Changed embedding models after the index was already built? You have to rebuild from scratch. There's no shortcut here.

Step 5 — Guard against empty results in your code

Either way, your app shouldn't crash on empty retrieval. Add a guard:

from llama_index.core import VectorStoreIndex
from llama_index.core.query_engine import RetrieverQueryEngine
from llama_index.core.response_synthesizers import get_response_synthesizer

retriever = index.as_retriever(similarity_top_k=5)

# Option A: check nodes before synthesizing
nodes = retriever.retrieve(query)
if not nodes:
    print("No relevant documents found for this query.")
else:
    synth = get_response_synthesizer()
    response = synth.synthesize(query, nodes=nodes)
    print(response)

# Option B: wrap query engine call
try:
    response = query_engine.query(query)
    if not str(response).strip():
        print("Empty response — no matching content found.")
except IndexError:
    print("Retriever returned no results for this query.")

Step 6 — For external vector stores (Pinecone, Chroma, Weaviate)

External stores can return empty results with no error at all. Check the collection count first:

# Chroma example
import chromadb

client = chromadb.PersistentClient(path="./chroma_db")
collection = client.get_collection("my_collection")
print(f"Chroma collection has {collection.count()} entries")
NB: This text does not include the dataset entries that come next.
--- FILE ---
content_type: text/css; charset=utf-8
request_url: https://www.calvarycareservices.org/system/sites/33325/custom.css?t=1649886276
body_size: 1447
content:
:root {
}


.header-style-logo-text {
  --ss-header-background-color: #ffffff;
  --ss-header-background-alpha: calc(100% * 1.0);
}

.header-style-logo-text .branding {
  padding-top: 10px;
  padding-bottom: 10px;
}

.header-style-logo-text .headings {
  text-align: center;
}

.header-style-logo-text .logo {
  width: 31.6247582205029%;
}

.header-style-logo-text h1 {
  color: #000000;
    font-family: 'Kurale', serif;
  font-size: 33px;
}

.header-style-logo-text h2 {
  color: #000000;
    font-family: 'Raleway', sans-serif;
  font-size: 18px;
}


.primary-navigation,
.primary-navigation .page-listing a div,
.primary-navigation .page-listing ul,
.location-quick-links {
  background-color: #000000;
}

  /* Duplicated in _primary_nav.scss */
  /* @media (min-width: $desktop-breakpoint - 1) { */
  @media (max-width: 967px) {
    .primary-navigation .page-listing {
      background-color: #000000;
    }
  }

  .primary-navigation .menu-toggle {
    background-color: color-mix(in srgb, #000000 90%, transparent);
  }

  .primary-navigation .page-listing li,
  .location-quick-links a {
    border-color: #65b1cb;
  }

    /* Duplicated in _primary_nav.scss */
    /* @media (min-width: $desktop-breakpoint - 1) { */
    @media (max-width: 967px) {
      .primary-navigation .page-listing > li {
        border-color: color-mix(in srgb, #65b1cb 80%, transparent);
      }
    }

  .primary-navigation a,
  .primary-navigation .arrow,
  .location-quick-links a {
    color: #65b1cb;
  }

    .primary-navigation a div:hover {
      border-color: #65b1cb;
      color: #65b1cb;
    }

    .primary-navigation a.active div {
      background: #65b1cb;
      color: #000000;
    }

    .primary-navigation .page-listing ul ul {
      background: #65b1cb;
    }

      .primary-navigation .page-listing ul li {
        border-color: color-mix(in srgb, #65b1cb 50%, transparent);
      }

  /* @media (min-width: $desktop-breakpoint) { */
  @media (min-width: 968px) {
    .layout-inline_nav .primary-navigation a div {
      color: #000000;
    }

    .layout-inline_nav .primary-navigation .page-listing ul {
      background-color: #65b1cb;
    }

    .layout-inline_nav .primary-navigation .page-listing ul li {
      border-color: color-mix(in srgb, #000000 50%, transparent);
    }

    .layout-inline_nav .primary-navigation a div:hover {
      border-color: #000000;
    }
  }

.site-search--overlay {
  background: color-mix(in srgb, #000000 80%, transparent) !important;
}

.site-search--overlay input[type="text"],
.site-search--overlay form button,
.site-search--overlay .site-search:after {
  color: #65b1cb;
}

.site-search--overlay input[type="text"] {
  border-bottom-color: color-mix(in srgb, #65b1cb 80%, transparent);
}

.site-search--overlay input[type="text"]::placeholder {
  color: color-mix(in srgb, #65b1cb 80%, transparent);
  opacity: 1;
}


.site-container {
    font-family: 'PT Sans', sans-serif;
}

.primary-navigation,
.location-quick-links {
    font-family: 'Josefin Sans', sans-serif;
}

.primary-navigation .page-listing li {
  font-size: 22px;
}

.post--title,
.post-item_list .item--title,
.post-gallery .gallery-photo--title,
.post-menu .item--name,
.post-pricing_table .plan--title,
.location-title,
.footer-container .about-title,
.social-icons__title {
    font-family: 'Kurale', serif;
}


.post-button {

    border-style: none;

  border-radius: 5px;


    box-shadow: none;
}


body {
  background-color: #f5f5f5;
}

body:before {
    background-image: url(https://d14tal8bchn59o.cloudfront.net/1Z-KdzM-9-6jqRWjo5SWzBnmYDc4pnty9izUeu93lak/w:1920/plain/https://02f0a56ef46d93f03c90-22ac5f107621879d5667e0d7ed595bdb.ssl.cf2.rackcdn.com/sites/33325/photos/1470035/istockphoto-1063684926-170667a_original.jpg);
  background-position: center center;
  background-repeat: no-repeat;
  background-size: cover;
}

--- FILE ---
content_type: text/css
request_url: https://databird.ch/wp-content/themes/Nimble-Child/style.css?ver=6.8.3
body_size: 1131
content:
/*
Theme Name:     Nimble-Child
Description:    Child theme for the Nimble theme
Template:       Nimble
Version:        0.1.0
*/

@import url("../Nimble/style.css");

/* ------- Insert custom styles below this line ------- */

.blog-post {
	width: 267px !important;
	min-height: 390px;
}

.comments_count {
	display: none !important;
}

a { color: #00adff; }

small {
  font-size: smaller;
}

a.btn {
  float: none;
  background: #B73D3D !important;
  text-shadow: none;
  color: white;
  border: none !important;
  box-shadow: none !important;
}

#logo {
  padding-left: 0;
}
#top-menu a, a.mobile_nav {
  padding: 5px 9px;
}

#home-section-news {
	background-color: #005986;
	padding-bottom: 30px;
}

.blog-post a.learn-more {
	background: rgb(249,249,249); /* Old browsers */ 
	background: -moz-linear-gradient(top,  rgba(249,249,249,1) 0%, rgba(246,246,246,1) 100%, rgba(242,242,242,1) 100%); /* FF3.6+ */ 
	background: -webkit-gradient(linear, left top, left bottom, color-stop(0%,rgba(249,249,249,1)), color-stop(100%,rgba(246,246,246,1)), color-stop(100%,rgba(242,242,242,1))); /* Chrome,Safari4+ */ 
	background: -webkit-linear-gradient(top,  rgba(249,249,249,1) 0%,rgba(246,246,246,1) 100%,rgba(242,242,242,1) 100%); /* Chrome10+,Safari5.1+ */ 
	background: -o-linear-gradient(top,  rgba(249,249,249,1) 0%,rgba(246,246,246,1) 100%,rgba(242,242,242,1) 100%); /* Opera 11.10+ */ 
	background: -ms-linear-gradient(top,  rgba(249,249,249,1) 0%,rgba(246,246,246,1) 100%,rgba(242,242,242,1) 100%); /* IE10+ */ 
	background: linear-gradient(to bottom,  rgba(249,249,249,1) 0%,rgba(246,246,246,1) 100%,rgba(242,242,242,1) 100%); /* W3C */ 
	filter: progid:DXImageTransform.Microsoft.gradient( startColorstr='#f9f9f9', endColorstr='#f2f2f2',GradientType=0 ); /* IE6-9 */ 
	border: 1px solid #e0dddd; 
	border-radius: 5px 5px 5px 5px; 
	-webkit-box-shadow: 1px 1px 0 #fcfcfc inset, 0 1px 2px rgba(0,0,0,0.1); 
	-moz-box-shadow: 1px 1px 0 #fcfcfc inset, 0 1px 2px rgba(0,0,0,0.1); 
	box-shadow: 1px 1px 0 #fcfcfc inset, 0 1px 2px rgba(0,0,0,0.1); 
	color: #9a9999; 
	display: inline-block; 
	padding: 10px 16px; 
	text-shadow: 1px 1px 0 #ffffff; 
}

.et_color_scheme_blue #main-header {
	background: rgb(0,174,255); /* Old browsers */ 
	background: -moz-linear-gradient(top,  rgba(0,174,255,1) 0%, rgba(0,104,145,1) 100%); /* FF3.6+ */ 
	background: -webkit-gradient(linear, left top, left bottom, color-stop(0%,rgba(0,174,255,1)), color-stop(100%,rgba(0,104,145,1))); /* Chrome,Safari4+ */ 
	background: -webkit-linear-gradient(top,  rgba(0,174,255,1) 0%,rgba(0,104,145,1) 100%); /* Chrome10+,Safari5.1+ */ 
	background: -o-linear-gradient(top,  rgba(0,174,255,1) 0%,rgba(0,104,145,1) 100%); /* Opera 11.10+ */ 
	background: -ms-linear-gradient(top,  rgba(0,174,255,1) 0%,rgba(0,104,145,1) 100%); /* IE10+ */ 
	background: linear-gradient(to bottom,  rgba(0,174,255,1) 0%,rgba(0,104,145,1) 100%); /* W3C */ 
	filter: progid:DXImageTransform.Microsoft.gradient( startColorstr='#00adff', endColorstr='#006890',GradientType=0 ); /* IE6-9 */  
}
# If 0, re-run your ingestion script
from llama_index.vector_stores.chroma import ChromaVectorStore
from llama_index.core import StorageContext, VectorStoreIndex

vector_store = ChromaVectorStore(chroma_collection=collection)
storage_context = StorageContext.from_defaults(vector_store=vector_store)
index = VectorStoreIndex.from_documents(documents, storage_context=storage_context)

Zero entries means the ingestion never ran, or wrote to a different collection name. Double-check the collection_name matches between your ingestion and query scripts.

Verify the Fix

Run this sanity check after applying any fix:

import logging
logging.basicConfig(level=logging.DEBUG)

retriever = index.as_retriever(similarity_top_k=3)
nodes = retriever.retrieve("test query matching your documents")

assert len(nodes) > 0, "Still returning empty — check index and embeddings"
print(f"OK: retrieved {len(nodes)} nodes")
print("Top result score:", nodes[0].score)
print("Top result preview:", nodes[0].get_content()[:200])

You should see at least one node with a non-zero score. Score comes back as None? Your vector store isn't returning similarity scores — dig into the store's configuration, not the retriever.

Quick Tips

Always rebuild the index after changing chunk size or embedding model — stale vectors cause subtle retrieval failures that are hard to trace
Use similarity_top_k=10 during debugging — narrow it down after confirming retrieval actually works
Enable LlamaIndex debug events to trace exactly what the retriever is doing: from llama_index.core import set_global_handler; set_global_handler("simple")
Very short documents (under 100 tokens) often produce nodes that score too low to pass any threshold — bump Settings.chunk_size to at least 256 and re-index
In production, always handle the empty-nodes case explicitly. Don't let the query engine decide what error to raise.